A era da inteligência artificial trouxe ainda a incorporação de tecnologias digitais que vêm impactando o acesso à informação e expandindo a telemedicina.

Durante uma palestra realizada on-line como parte do 34º Congresso Brasileiro de Endocrinologia e Metabologia (CBEM), evento promovido pela Sociedade Brasileira de Endocrinologia e Metabologia (SBEM) no final de 2020, especialistas brasileiros e de outros países discutiram essas e outras mudanças no campo. A sessão foi moderada pelos médicos Dr. Paulo Augusto Miranda, vice-presidente da SBEM, e Dr. Juliano Zakir, Hospital Universitário de Brasília da Universidade de Brasília (HUB-UnB).

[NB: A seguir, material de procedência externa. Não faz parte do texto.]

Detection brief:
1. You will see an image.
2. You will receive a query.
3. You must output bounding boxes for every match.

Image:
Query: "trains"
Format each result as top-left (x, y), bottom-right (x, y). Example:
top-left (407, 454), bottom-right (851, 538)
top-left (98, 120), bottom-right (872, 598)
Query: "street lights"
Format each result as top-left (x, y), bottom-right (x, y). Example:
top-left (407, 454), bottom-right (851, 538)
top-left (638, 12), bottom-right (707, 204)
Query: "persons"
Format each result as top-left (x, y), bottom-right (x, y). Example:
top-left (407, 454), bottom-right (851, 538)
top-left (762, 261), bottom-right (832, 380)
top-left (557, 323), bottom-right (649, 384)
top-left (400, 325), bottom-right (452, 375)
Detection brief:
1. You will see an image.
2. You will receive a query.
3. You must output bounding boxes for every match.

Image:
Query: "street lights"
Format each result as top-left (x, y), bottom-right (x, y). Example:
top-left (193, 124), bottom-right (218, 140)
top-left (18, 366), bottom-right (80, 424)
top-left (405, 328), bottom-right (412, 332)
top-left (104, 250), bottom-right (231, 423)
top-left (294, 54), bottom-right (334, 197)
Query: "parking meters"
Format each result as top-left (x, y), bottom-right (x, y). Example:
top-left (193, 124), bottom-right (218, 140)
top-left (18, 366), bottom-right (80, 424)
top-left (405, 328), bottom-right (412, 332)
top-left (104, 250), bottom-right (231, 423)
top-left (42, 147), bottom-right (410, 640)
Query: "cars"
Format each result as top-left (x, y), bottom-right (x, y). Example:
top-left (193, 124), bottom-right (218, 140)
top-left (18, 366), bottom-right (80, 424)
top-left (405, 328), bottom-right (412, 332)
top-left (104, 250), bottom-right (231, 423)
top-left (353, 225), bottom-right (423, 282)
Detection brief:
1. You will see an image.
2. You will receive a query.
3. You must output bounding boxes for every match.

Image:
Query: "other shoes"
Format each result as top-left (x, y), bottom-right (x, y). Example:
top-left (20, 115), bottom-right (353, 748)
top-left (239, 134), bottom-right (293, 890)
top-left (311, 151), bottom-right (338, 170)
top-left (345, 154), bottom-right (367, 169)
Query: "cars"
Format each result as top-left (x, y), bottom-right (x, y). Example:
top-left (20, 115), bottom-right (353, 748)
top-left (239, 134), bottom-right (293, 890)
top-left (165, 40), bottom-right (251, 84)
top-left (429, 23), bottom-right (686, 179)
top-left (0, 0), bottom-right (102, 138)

 A ‘velha’ e a ‘nova’ endocrinologia

Antigamente, a endocrinologia era focada principalmente em doenças relacionadas com as glândulas, com destaque para as patologias associadas ao excesso e à deficiência de hormônios. Já a pesquisa investigava frequentemente os mecanismos de sinalização clássica, abordando o modelo ligante-receptor. Hoje, a especialidade caminha para uma ampliação e, segundo o Dr. Dale Abel, endocrinologista da University of Iowa Health Care, nos Estados Unidos, esse novo momento inclui a incorporação da biologia integrativa e da interdisciplinaridade.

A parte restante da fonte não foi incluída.